OBJECTIVE ->
Show every line of the material below that contains the word "camera", treating uppercase and lowercase letters as different.

--- ENTRIES PROVIDED ---

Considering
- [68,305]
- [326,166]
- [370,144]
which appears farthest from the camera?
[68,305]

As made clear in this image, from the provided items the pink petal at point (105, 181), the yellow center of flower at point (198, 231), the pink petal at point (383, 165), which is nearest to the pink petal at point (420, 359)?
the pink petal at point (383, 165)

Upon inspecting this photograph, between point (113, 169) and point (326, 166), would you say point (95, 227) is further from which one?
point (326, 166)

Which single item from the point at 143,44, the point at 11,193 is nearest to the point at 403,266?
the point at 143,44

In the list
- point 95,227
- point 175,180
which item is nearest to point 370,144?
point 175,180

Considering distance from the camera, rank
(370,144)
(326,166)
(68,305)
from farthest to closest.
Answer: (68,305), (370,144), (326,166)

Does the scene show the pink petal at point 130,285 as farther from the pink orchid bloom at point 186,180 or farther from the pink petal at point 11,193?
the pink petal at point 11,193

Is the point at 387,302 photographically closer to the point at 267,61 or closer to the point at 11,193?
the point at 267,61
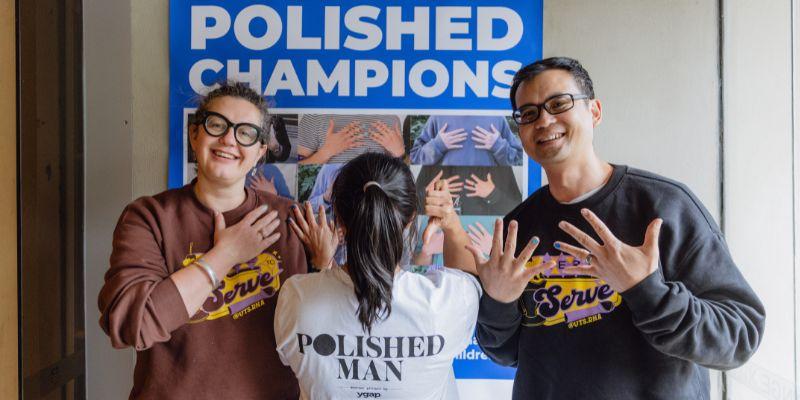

---

TASK ANSWER ->
which appears farthest from the camera?
Considering distance from the camera, rank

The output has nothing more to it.